## READING PASSAGE
AH: This is the point that Dame Elizabeth Hoodless was making a few weeks ago wasn't it? She gave the example of local libraries, saying there are plenty of people who could be persuaded to come forward and volunteer to help, but that she won’t get people coming forward and taking sole responsibility from scratch, to run a library. Do you see a contradiction in this in terms of the Big Society? What some would say is happening at the moment is that local authorities are making cuts in some of the easier areas - civil society organisations, charities and so on, rather than perhaps restructuring their own workforces?
CR: There's a clear problem here, and at the very least, it's to do with phasing. By making the economies very quickly, a number of local authorities will feel that they have to cope with almost all the redundancy costs which they face in the short-term, rather than being able to capitalise them over a much longer term. And they have their statutory obligations, clearly they feel more pressured to cut from voluntary sector support than they do from some of their core services.
Now some people will argue that we need to try and change the way in which local authorities prioritise so they don't cut back on the voluntary sector disproportionately. But the best way, in my view, that government nationally could help local authorities in that direction would be to allow for things like more generous capitalisation of redundancies and for the more generous phasing of economies, recognising that economies must be made. If the economies have to be made at a very rapid rate, then it gets very hard to do this.
A number of local authorities would argue very sensibly, that if they had a bit more time, they could work with the voluntary sector, to make sure that some of these key services which nobody wants to lose are actually saved and preserved by the voluntary sector, helped by voluntary sector involvement in the long-run. But if these economies are made too quickly, that simply can't happen, and there is a danger that things are lost that can't then be replaced. A very clear danger of that.
AH: A lot of people think this issue of trying to broaden the provision of service delivery and encouraging corporates and voluntary sector organisations to come in and so on a good idea, and that the quality of services provided to citizens is all that should really matter. But commissioners and local authorities are going to be under huge pressure to decide on price alone in this resource-constrained world that they're operating in. In those situations, what is to stop the very big corporate organisations from scooping the pool because they've got economies of scale that they can offer, and what is going to protect the ability of smaller voluntary organisations to be able compete for these contracts?

## REQUIREMENTS
In the interview above, which local service did Dame Elizabeth Hoodless use to illustrate her point about volunteers?

## STORED RECORDS
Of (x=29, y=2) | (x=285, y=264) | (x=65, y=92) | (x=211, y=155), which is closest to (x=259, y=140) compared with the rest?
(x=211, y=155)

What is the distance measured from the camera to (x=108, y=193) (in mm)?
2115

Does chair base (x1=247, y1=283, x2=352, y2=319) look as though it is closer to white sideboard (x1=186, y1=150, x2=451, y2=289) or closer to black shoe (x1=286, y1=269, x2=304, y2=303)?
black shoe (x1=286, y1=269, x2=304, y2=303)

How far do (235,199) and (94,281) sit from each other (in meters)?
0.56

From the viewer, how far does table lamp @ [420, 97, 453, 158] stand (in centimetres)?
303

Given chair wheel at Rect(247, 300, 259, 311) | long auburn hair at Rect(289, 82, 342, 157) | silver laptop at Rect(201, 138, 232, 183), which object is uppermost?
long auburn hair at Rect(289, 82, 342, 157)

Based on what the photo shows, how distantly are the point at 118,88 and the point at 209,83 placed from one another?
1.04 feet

## EXPECTED OUTPUT
Local libraries.